§ JOB
Can you give the listing below as a JSON list of strings, one string per line, with blank lines omitted and the pictures left out?

§ DATA ROWS

#####

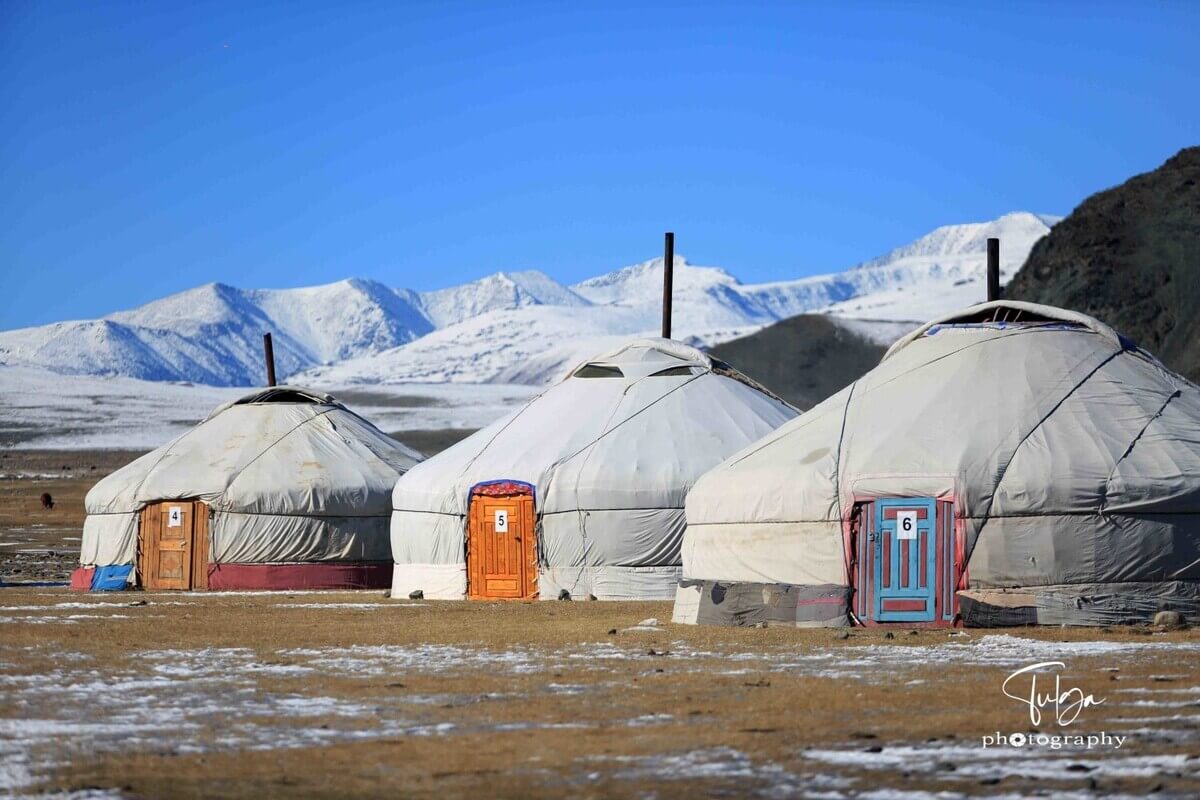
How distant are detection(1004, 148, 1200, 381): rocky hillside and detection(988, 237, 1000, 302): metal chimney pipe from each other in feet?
114

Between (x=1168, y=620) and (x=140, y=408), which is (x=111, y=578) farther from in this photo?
(x=140, y=408)

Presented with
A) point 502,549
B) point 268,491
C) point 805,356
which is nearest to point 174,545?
point 268,491

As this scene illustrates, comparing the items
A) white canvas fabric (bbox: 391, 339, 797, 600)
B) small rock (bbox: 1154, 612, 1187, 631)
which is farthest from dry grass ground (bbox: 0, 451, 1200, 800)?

#####

§ ANSWER TO THE PROBLEM
[
  "How distant are detection(1004, 148, 1200, 381): rocky hillside and detection(988, 237, 1000, 302): metal chimney pipe from each other in feet?",
  "114",
  "Between (x=1168, y=620) and (x=140, y=408), which is (x=111, y=578) farther from in this photo?",
  "(x=140, y=408)",
  "Presented with",
  "A) point 502,549",
  "B) point 268,491",
  "C) point 805,356",
  "which is nearest to point 174,545?",
  "point 268,491",
  "As this scene illustrates, comparing the items",
  "A) white canvas fabric (bbox: 391, 339, 797, 600)",
  "B) small rock (bbox: 1154, 612, 1187, 631)",
  "which is farthest from dry grass ground (bbox: 0, 451, 1200, 800)?"
]